(COLLECTED DATA)
★ ★ ★ ★ ★ ★ ★

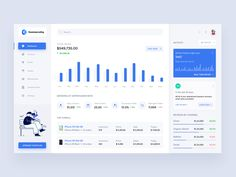 E-commerce Dashboard Design designed by Masudur Rahman . Connect with them on Dribbble; the global community for designers and creative professionals. Data Dashboard, Dashboard Design, Web Design, Flat Design, Design Trends, Website Design Inspiration, Ui Inspiration, Design Thinking, Layout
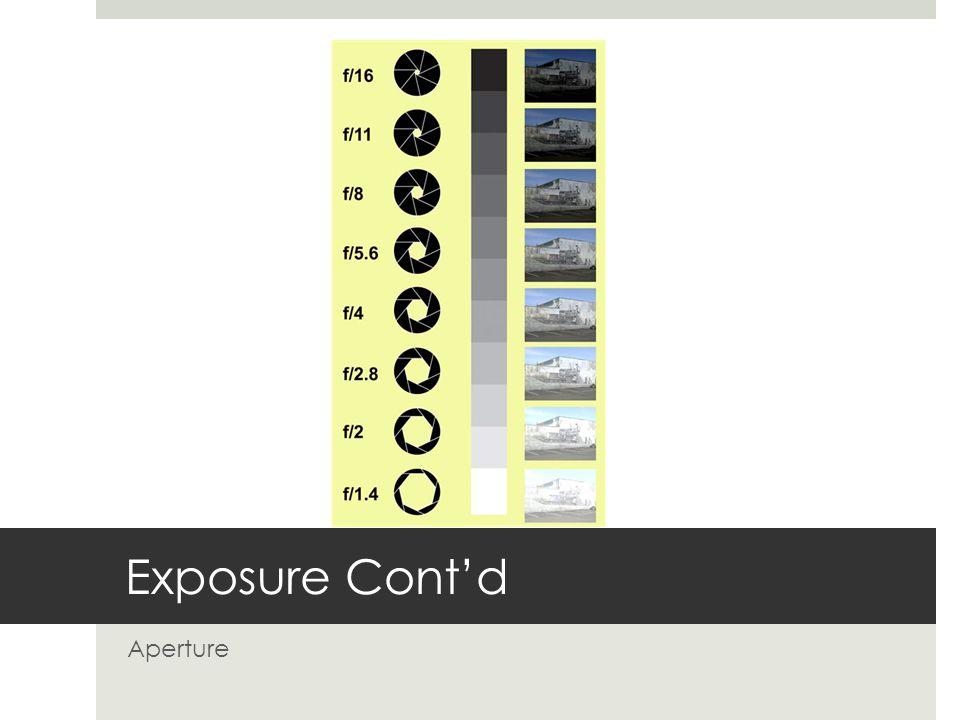 Exposure Cont'd Aperture
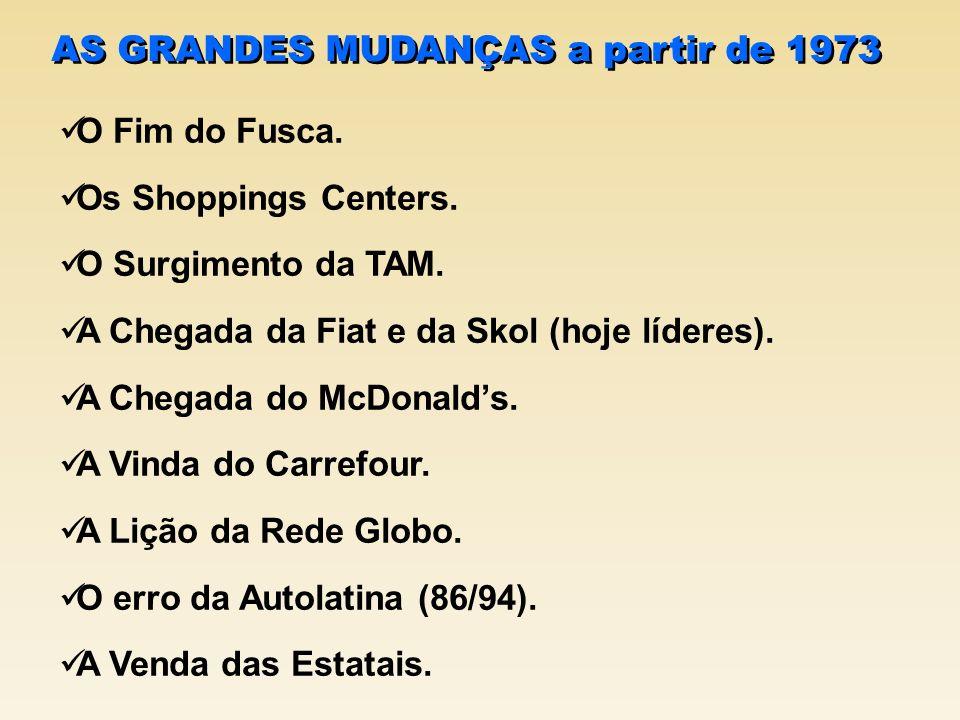 AS GRANDES MUDANÇAS a partir de 1973 O Fim do Fusca. Os Shoppings Centers. O Surgimento da TAM. A Chegada da Fiat e da Skol (hoje líderes). A Chegada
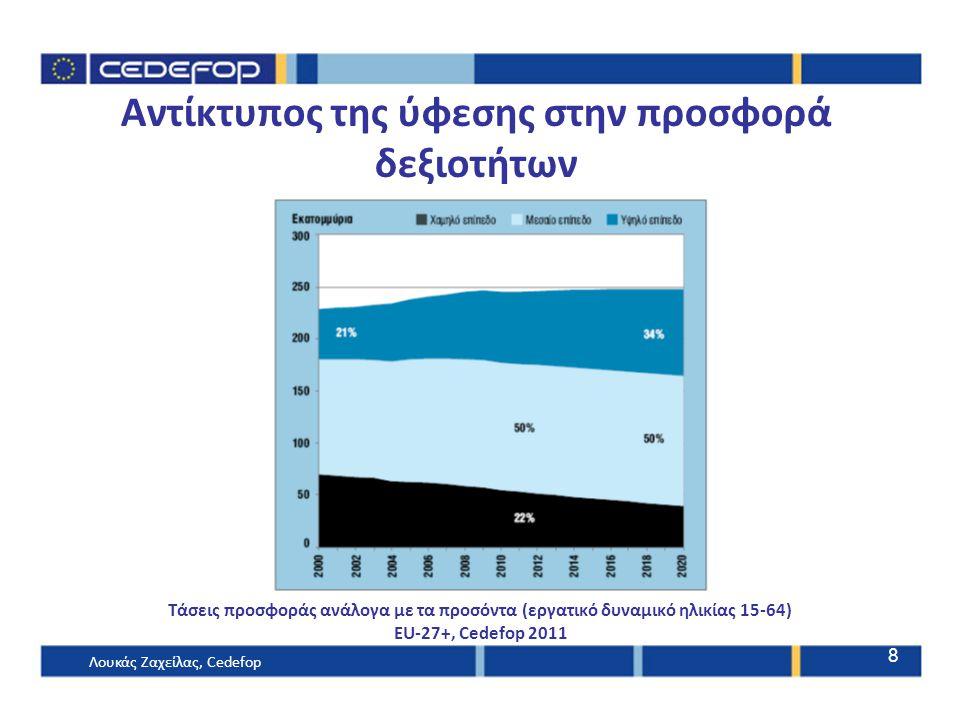 Αντίκτυπος της ύφεσης στην προσφορά δεξιοτήτων Τάσεις προσφοράς ανάλογα με τα προσόντα (εργατικό δυναμικό ηλικίας 15-64) EU-27+, Cedefop 2011 Λουκάς Ζαχείλας, Cedefop 8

★ ★ ★ ★ ★ ★ ★

(TASK) All that is needed is the exact run of lines from the start of the material above through the one containing "Exposure Cont'd Aperture", pictures left out.

(SOLVED PROBLEM)
 E-commerce Dashboard Design designed by Masudur Rahman . Connect with them on Dribbble; the global community for designers and creative professionals. Data Dashboard, Dashboard Design, Web Design, Flat Design, Design Trends, Website Design Inspiration, Ui Inspiration, Design Thinking, Layout
 Exposure Cont'd Aperture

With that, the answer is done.